— Когда в календаре твоей жизни настанет чистый аштами[35], немедля почти богиню, пожертвуй ради нее всеми неотложными делами. Ибо сразу за этим наступит победный дашами[36].
Джоти ушел. Дух искушения резвился вовсю, но та, что выпустила его на волю, не показывалась. Омито вышел в сад.
Ветки вьющейся розы были усыпаны цветами. С одной стороны дорожки росли подсолнухи, с другой, в деревянных квадратных вазонах, цвели хризантемы, напоминающие луну. В верхнем конце отлогой лужайки возвышался могучий эвкалипт. Под этим деревом, прислонившись к стволу, сидела Лабонно, закутанная в сари пепельного цвета. Лучи утреннего солнца освещали ее ноги. На коленях у нее был расстелен платок с кусками хлеба и колотыми грецкими орехами. Она собиралась с утра покормить животных, но позабыла об этом. Омито подошел и остановился перед ней. Лабонно подняла голову, Омито сел напротив.
— У меня хорошие вести, — сказал он, — я получил согласие твоей маши-ма.

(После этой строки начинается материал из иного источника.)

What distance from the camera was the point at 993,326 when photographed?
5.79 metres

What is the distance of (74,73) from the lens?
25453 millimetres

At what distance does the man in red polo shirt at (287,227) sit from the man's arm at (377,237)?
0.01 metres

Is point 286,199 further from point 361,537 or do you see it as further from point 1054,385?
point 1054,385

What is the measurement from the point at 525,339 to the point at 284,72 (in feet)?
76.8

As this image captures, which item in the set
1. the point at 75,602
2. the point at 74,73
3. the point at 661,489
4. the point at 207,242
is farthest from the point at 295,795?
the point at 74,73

Не отвечая, Лабонно бросила расколотый орех под персиковое дерево, на котором не было плодов, и тотчас по его стволу соскользнула белочка. Это была одна из многих подопечных Лабонно.

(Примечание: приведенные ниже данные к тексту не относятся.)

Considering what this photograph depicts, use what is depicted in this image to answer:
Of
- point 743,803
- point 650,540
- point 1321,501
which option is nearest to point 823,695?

— Если ты не против, я придумаю тебе особое имя, — снова заговорил Омито.
— Придумай.
— Я буду звать тебя Бонно-Лесная.
— Бонно?!
— Нет, нет, это тебе совсем не подходит! Такое имя годится только для меня. Я буду звать тебя Бонне-Поток. Что ты скажешь?
— Что ж, зови, только не при тете.
— Конечно, нет. Это имя как мантра, только для посвященных, оно только для моих и твоих ушей.
— Пусть будет так.
— Мне тоже нужно иное имя. Как тебе покажется Брахмапутра? Внезапно в нее вливается Поток-Бонне и переполняет берега.
— Слишком тяжелое имя для каждого дня.
— Ты права. Придется нанимать кули, чтобы его носить. Тогда сама придумай мне имя. Пусть оно будет создано тобой.
— Хорошо, я тоже сделаю из твоего имени уменьшительное и буду звать тебя Мита-Друг.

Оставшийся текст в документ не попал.